(Dataset records begins)

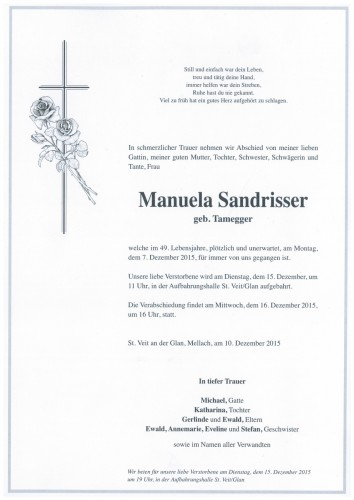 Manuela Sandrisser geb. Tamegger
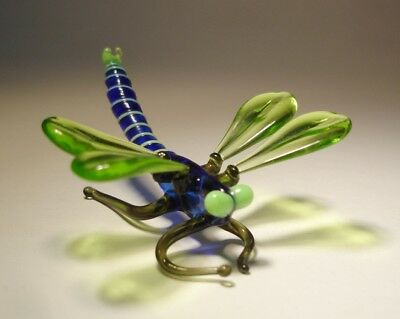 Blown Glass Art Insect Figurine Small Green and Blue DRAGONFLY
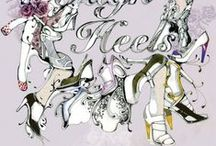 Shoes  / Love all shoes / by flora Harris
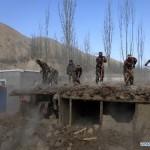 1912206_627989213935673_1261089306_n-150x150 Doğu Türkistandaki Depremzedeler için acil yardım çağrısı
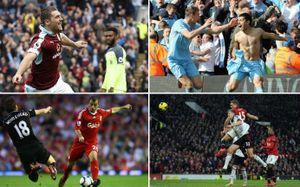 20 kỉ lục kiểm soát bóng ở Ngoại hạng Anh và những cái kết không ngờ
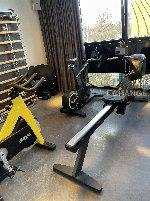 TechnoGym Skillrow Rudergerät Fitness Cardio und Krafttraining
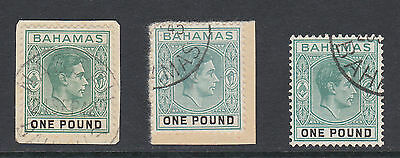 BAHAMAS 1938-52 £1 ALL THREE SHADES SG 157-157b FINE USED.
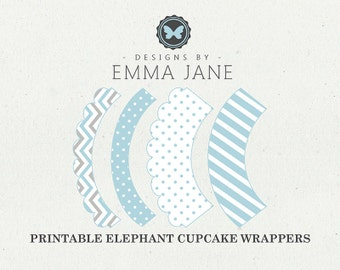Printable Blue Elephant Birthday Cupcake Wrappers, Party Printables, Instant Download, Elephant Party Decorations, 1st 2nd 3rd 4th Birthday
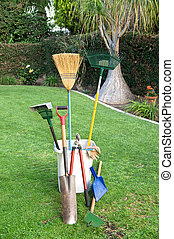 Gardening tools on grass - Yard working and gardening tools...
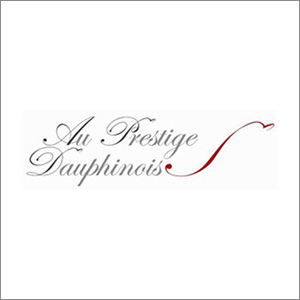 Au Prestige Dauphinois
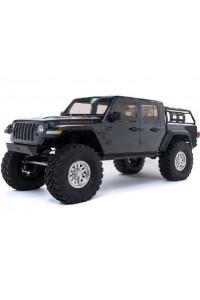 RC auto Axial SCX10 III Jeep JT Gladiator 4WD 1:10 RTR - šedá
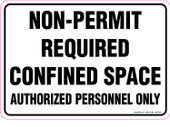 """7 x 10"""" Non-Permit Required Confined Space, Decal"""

(Dataset records ends)
(Dataset records begins)

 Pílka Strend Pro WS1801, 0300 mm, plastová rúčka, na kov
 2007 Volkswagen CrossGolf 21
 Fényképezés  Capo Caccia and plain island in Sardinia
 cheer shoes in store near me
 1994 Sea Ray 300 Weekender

(Dataset records ends)

What you are asked to do: Exactly the lines above from the one that contains "RC auto Axial" down to the one that contains "Non-Permit Required Confined" are to be output, both ends kept and pictures omitted.

Answer to this problem:
 RC auto Axial SCX10 III Jeep JT Gladiator 4WD 1:10 RTR - šedá
 """7 x 10"""" Non-Permit Required Confined Space, Decal"""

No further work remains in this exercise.